Journalist Believes He Has Solved The Mystery Of The Bermuda Triangle

September 17, 2009

UK (ChattahBox) – A journalist with the BBC believes he may have solved the mystery of two commercial planes that disappeared in the Burmuda Triangle, along with 51 people on them.

According to Tom Mangold, the stories may not be nearly as mysterious as we have always thought.

The British South American Airways (BSAA) commercial jet, the Star Tiger, disappeared within the Bermuda Triangle in 1948.

But data found by Mangold shows that the airline had a serious problem with their safety protocols, and that over a three year period they had 11 accidents involving their plane, 5 of which resulted in the deaths of 95 people on board.

The official report into the Star Tiger incident shows that the plane was having problems with overheating, one of the composes were blown, and other small technical failures had been reported. All of this before takeoff.

Add that to the fact that the pilot was flying low (at 2,000 feet), and so burning through fuel without enough on board to refuel if need be, and it seems pretty obvious what happened.

----------

#### Exercise description
Repeat word for word the part of the Bermuda Triangle article from "According to Tom" up to and including "people on board.". These rows come from a separate source.

Image-text web data:
----------

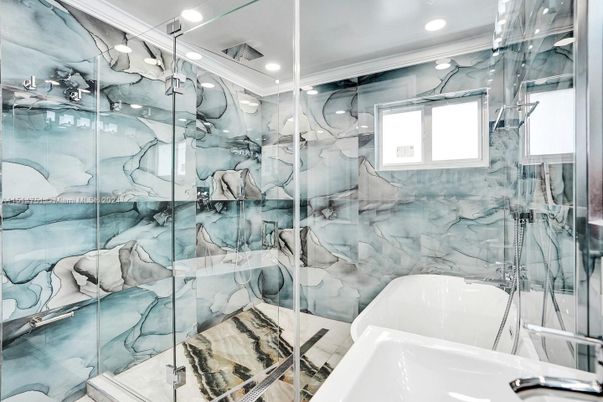 Bathroom, Free Standing Baths, Glass Shower, Interior, Marble Walls, Recessed Lighting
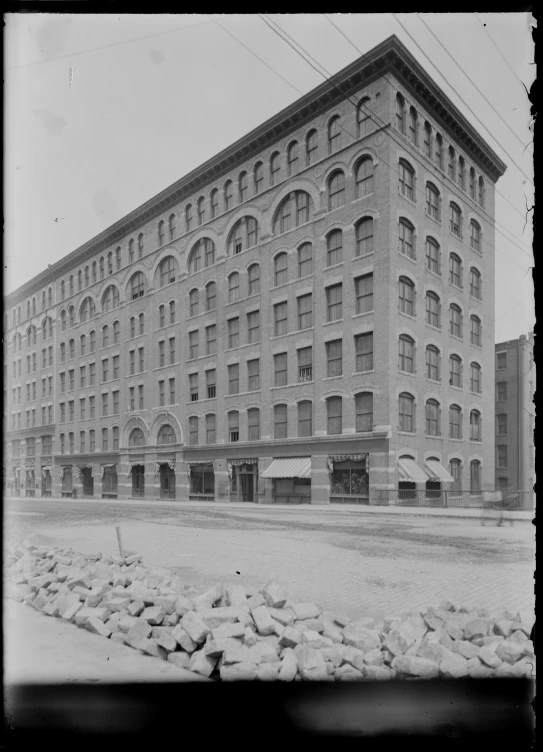 an old po shows a large building near rocks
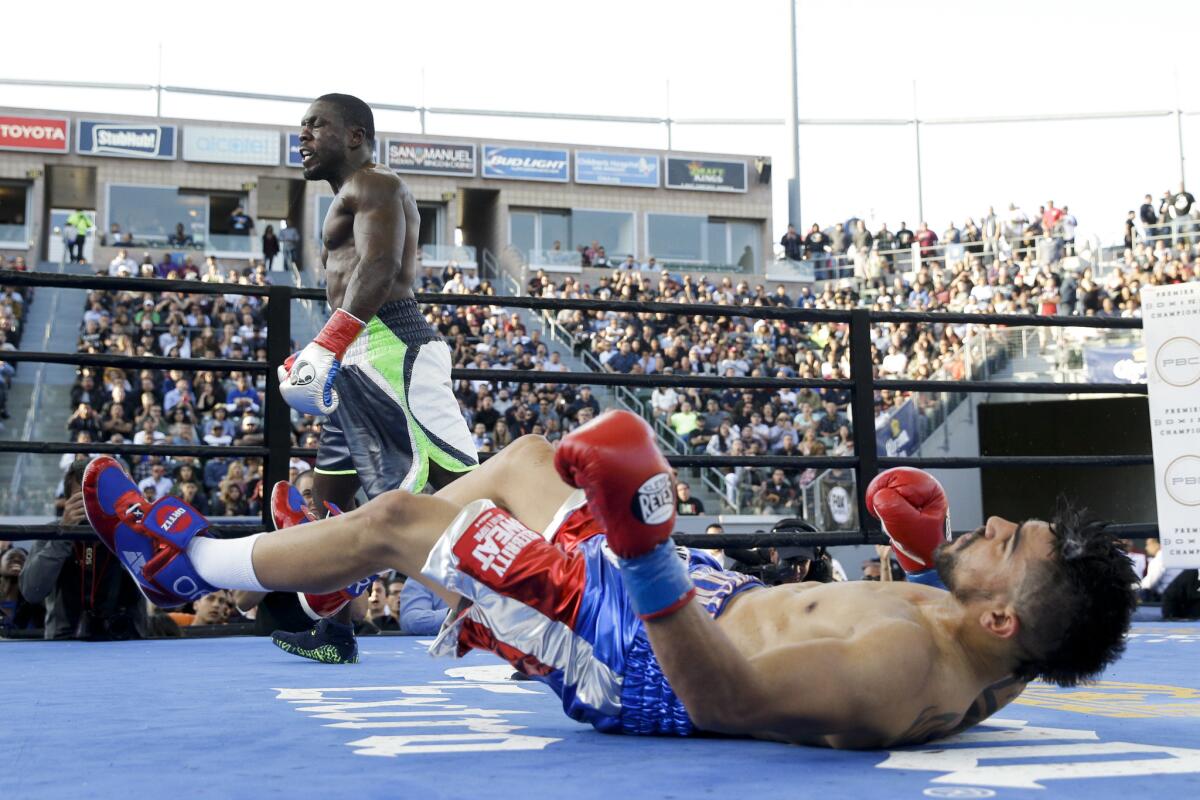 Andre Berto walks to his corner after knocking down Victor Ortiz, foreground, during the fourth round of a welterweight boxing match, Saturday, April 30, 2016, in Carson, Calif. Berto won by knockout in the fourth round. (AP Photo/Jae C. Hong)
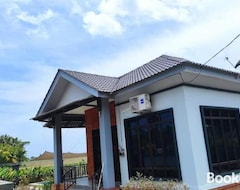 Koko talo/asunto Murni Inn Kampung Perigi (Kuah, Malesia)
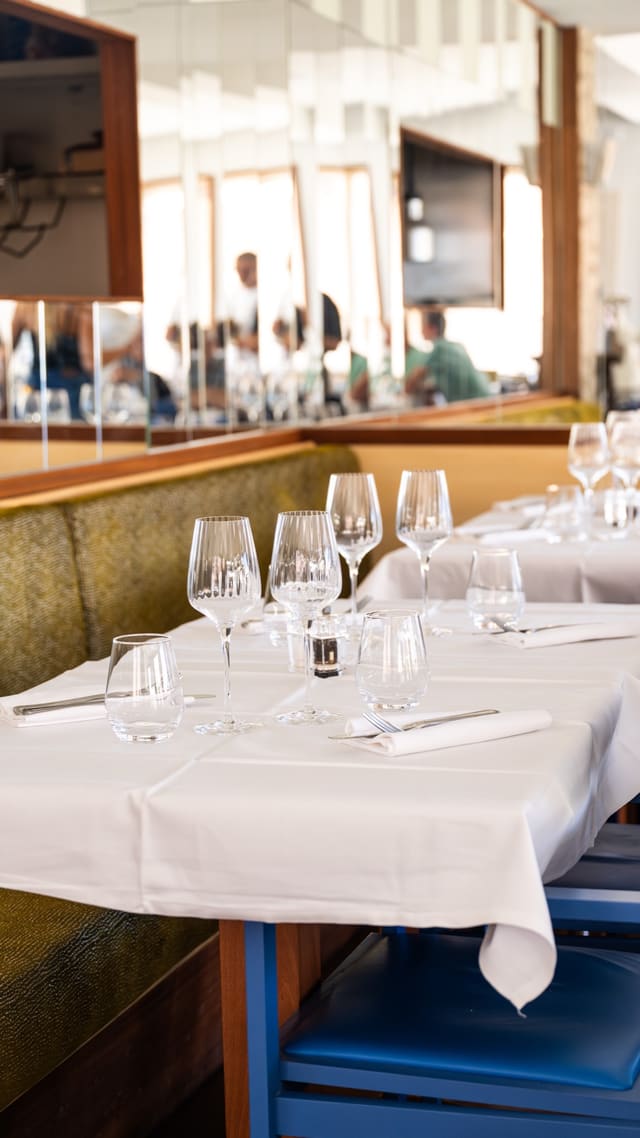 La salle de La Marine des Goudes : nappes blanches, banquettes et chaises bleues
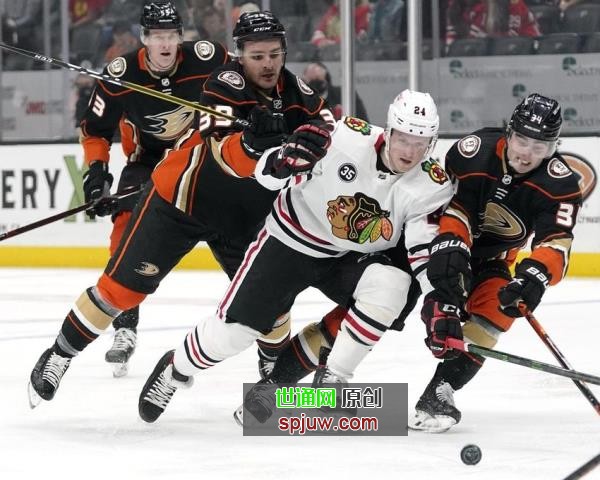 Chicago Blackhawks center Sam Lafferty, second from right, moves the puck while under pressure from Anaheim Ducks center Sam Carrick, second from left, and defenseman Jamie Drysdale, right, while right wing Buddy Robinson watches during the first period of an NHL hockey game Wednesday, March 23, 2022, in Anaheim, Calif.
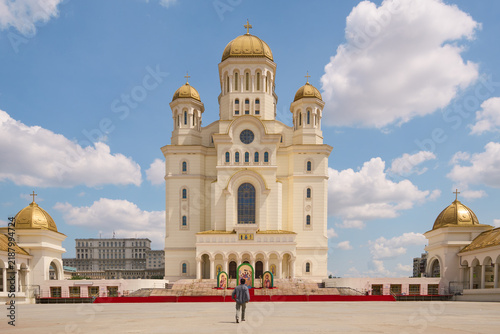 Front view of the majestic People's Salvation Cathedral with its golden domes under a blue sky in Bucharest, Romania.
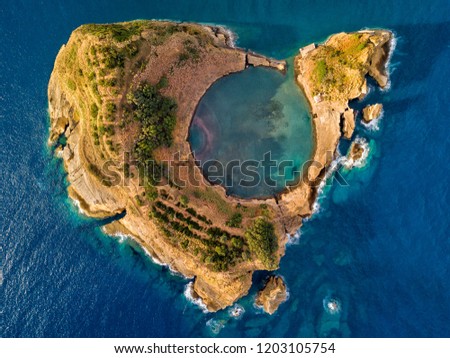 Top view of Islet of Vila Franca do Campo is formed by the crater of an old underwater volcano near San Miguel island, Azores, Portugal. Bird eye view, erial panoramic view. Royalty-Free Stock Photo #1203105754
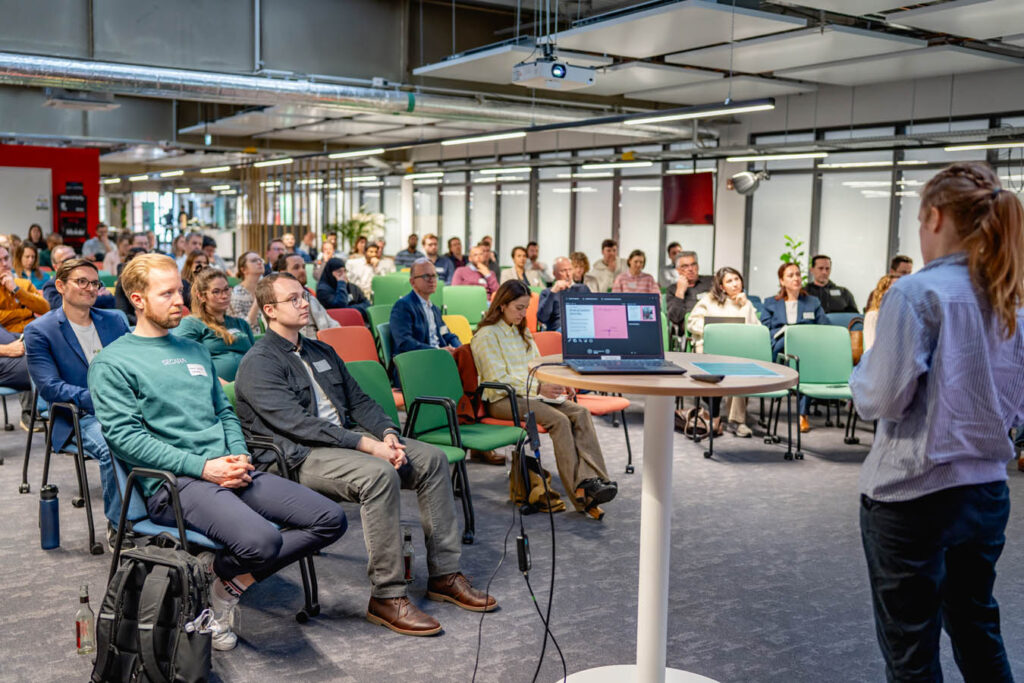 Die Teilnehmenden des Netzwerktreffens kosmos sitzen im Publikum und hören einer Vortragenden zu.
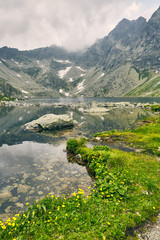 Fototapeta na wymiar Hincovo pleso. Pure lake with a rocky bottom on the background of the mountains of the High Tatras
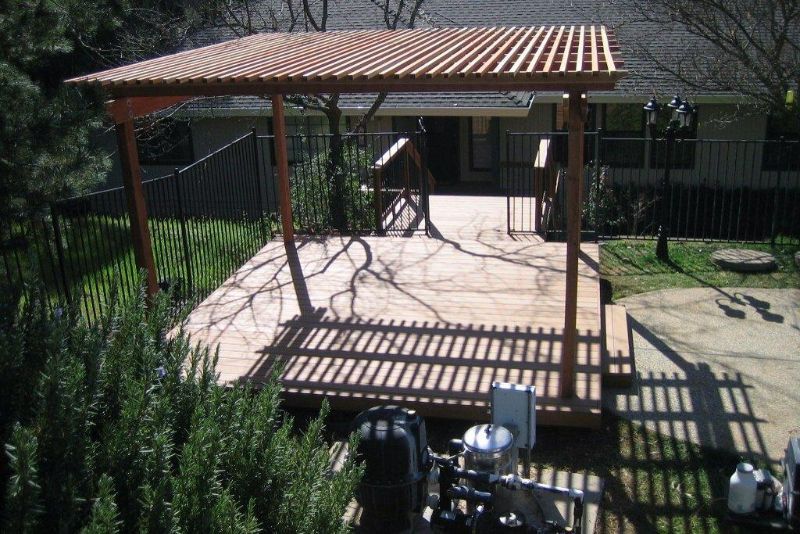 brown colored pergola covering entertainment space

----------

#### Response to this task
According to Tom Mangold, the stories may not be nearly as mysterious as we have always thought.

The British South American Airways (BSAA) commercial jet, the Star Tiger, disappeared within the Bermuda Triangle in 1948.

But data found by Mangold shows that the airline had a serious problem with their safety protocols, and that over a three year period they had 11 accidents involving their plane, 5 of which resulted in the deaths of 95 people on board.